Sekitar tiga jam kemudian, aku larut dengan aku panggung mereka. Dikisahkan para pekerja konstruksi tak sengaja membongkar makam. Jenazah dalam makam tersebut masih utuh.Â
Ternyata jenazah tersebut adalah Julini, sosok waria yang dulu banyak penggemarnya. Mereka terkejut, antara takut dan kagum ketika mayat tersebut kembali hidup dan kemudian berkelakuan seperti biasa.
Kabar kebangkitan Julini menjadi buah bibir. Ada yang memujanya, namun juga banyak yang menganggapnya sebagai sosok berbahaya. Pihak-pihak tertentu kemudian mencoba menyeretnya ke panggung politik untuk menarik massa.
Meski ada banyak pesan penting dalam drama ini yang masih relevan dengan kondisi saat ini, namun drama yang terbagi atas berbagai segmen ini ditampilkan penuh banyolan, tari, dan musik, sehingga terkesan ringan dan mudah diterima penonton. Favoritku tentu saja segmen setiap ada Cak Lontong.
Aku puas tertawa setiap kali Cak Lontong muncul.
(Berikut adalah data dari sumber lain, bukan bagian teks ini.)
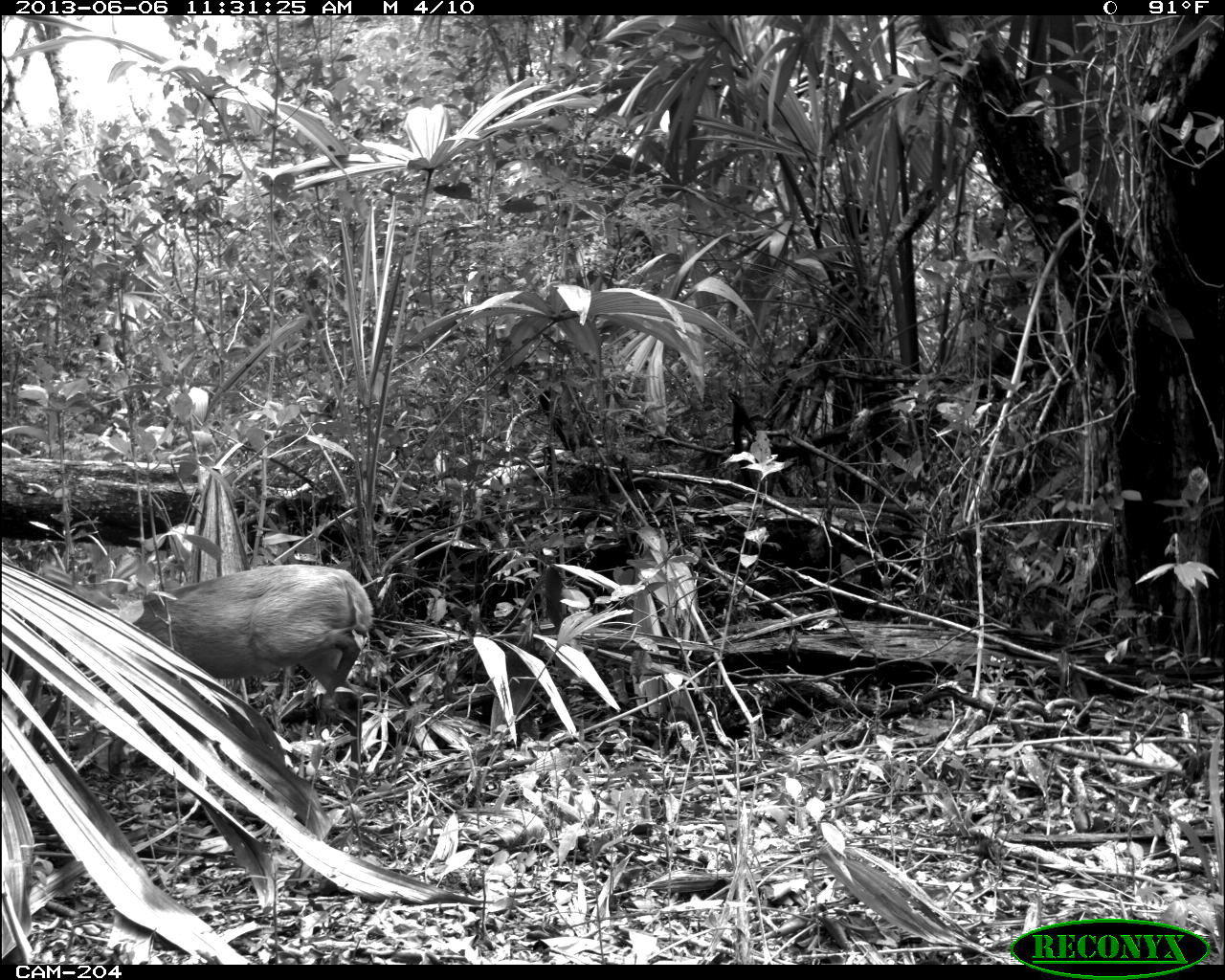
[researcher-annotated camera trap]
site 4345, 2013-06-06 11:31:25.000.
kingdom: Animalia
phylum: Chordata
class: Mammalia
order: Artiodactyla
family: Cervidae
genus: Odocoileus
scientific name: Odocoileus pandora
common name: yucatán brown brocket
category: mazama pandora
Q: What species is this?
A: Mazama pandora (yucatán brown brocket) (Odocoileus pandora).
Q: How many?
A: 1.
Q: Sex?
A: Female.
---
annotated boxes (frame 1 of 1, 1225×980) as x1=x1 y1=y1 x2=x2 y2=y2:
mazama pandora: x1=102 y1=566 x2=374 y2=804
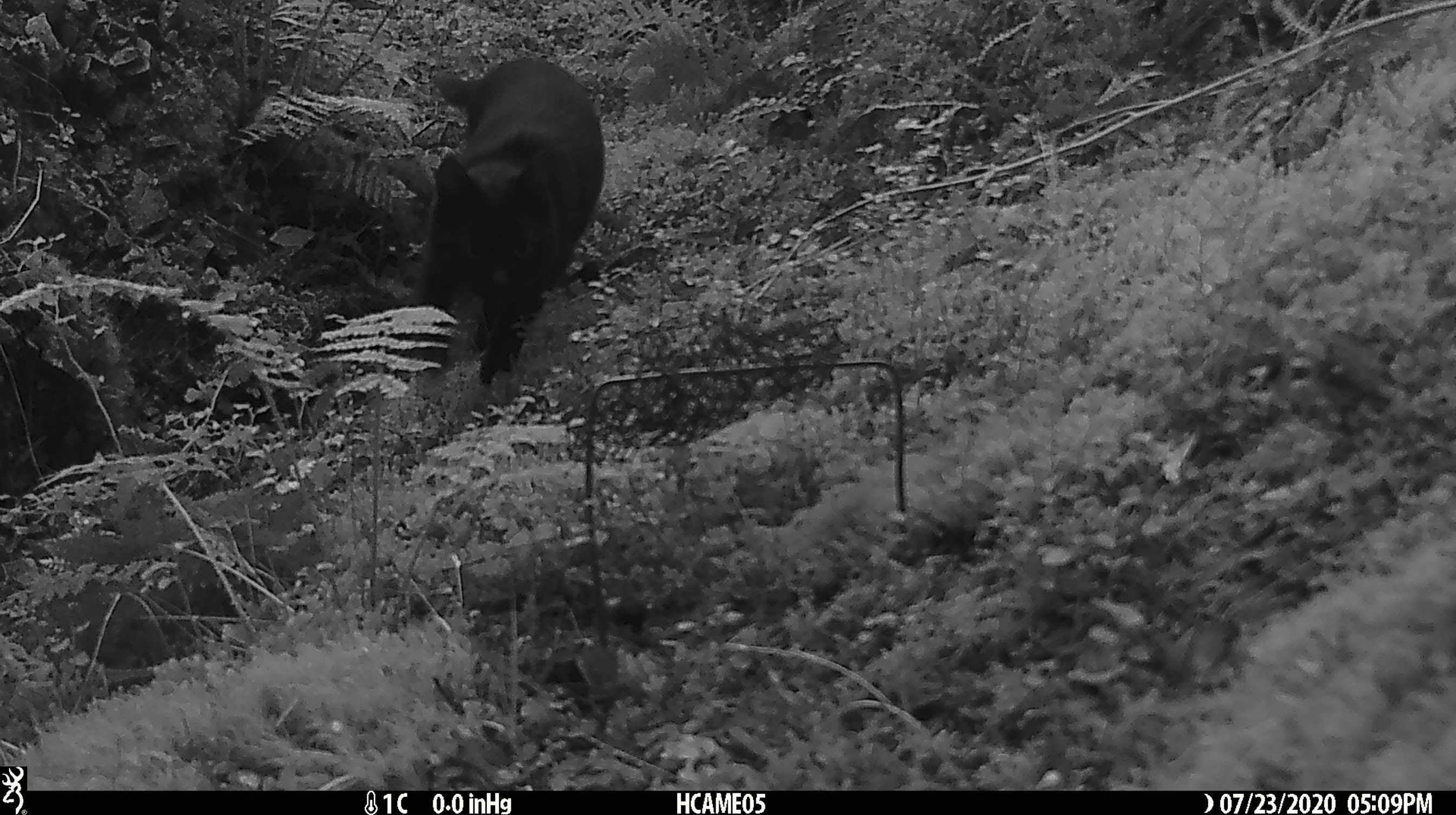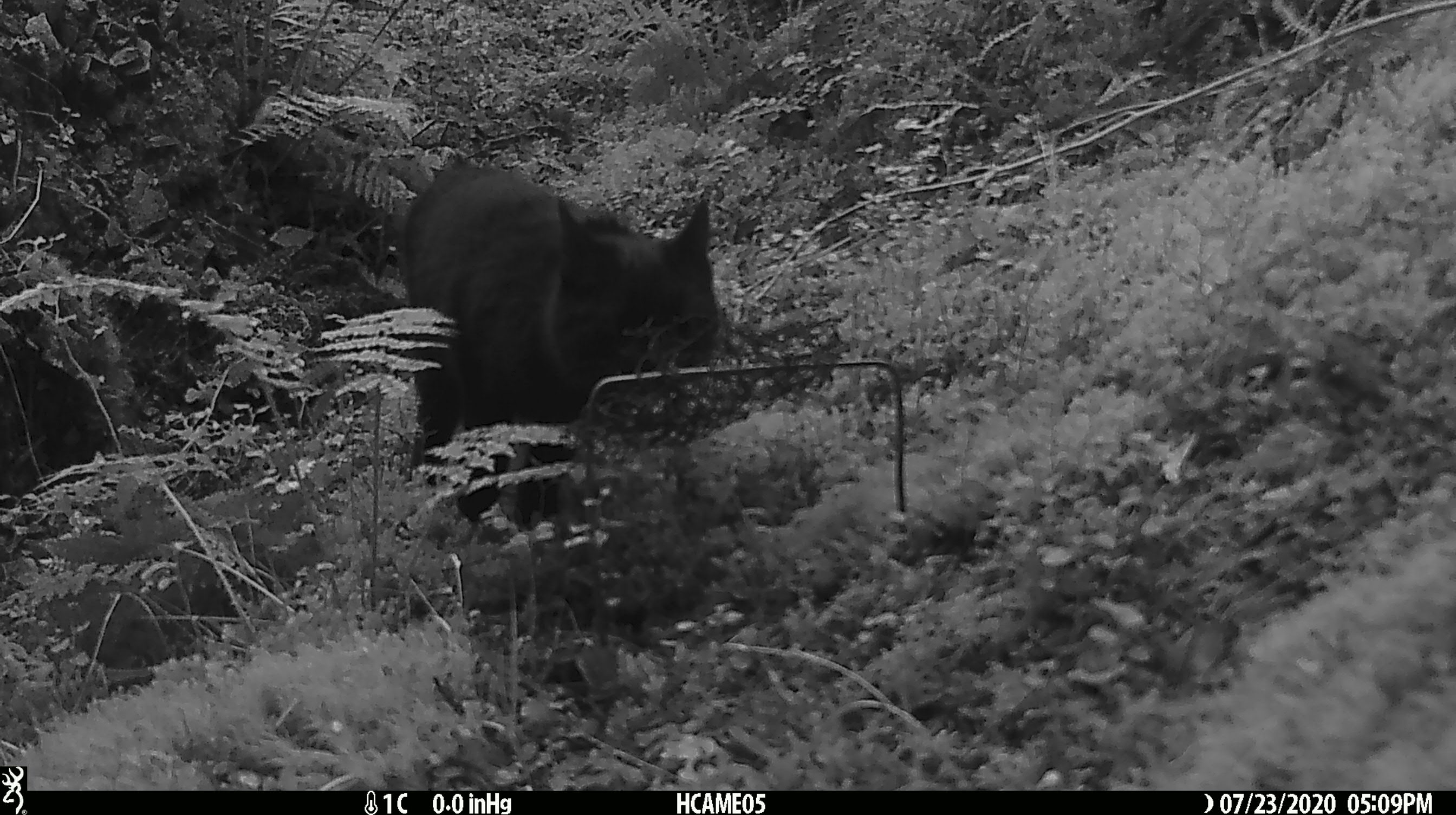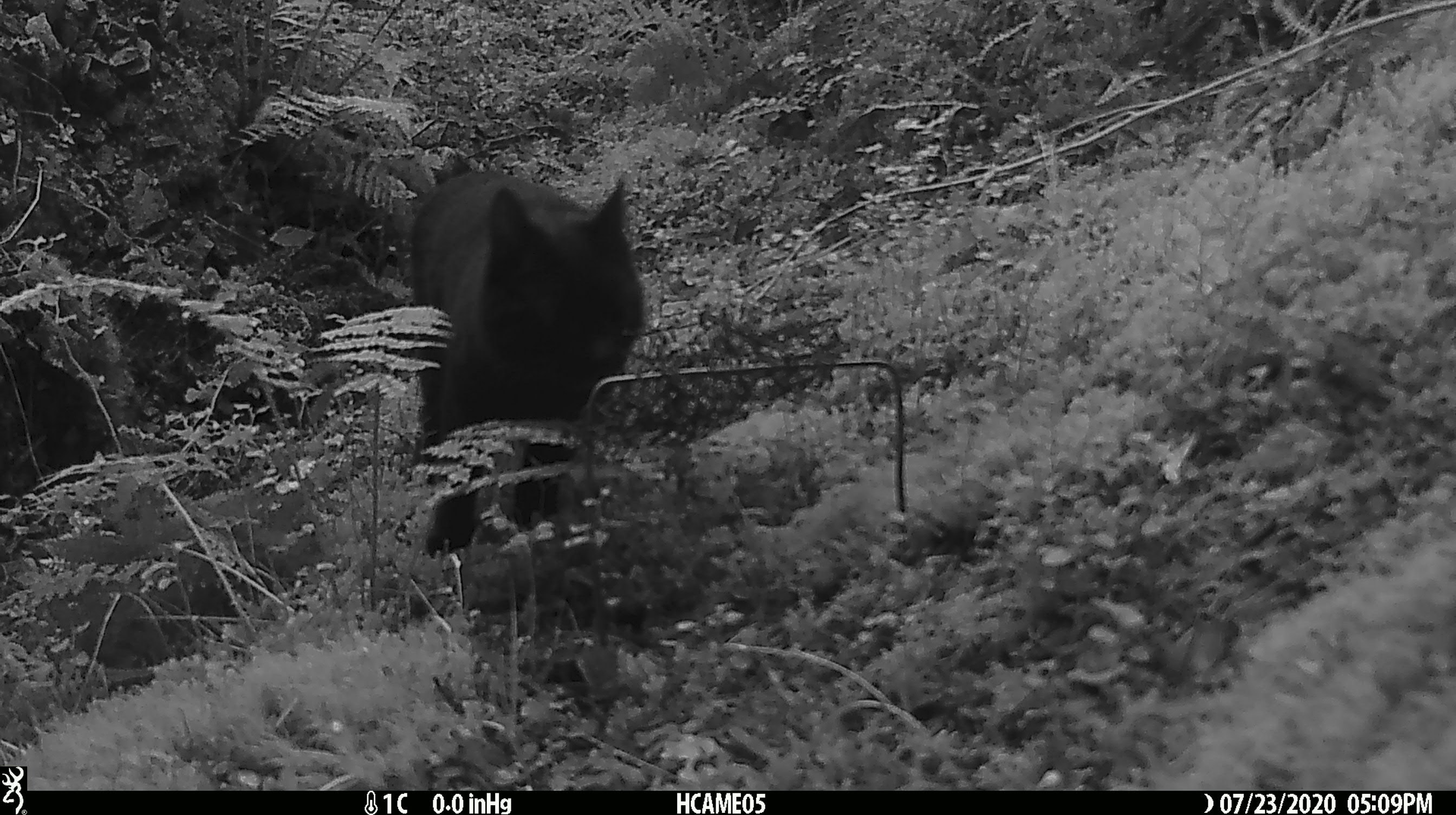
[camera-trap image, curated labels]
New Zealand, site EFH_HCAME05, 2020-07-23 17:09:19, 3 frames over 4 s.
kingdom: Animalia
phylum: Chordata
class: Mammalia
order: Carnivora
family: Felidae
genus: Felis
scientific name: Felis catus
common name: domestic cat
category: cat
Meski jika sering menyaksikan aksi panggungnya, gaya melawaknya sebenarnya mirip-mirip, tapi tetap saja berhasil mengocok perut. Gaya khasnya adalah ngeselin dan ngeyel hahaha.Â
Kali ini ia kembali berduet dengan Akbar, namun posisinya di pentas tersebut sebagai bawahan sedangkan Akbar sebagai atasannya.
Properti dan kostum para pemain di pentas ini dipersiapkan dengan baik. Latar panggung memanfaatkan backdrop dari gambar yang salah satunya menggunakan teknologi AI. Ehm apakah tujuannya untuk menyindir teknologi AI yang banyak merugikan seniman seni rupa?
Dari segi dialog dan banyolan, beberapa di antaranya sudah lazim didengar. Ada yang agak vulgar dan sebagian menyentil soal politik. Apalagi beberapa penonton di antaranya adalah para menteri.
Bagian musikal dan koreografinya sendiri mengingatkan akan pentas tahun 80-an dan 90-an. Hal ini seperti mengenang kali pertama Opera Kecoa dipentaskan yakni tahun 1985.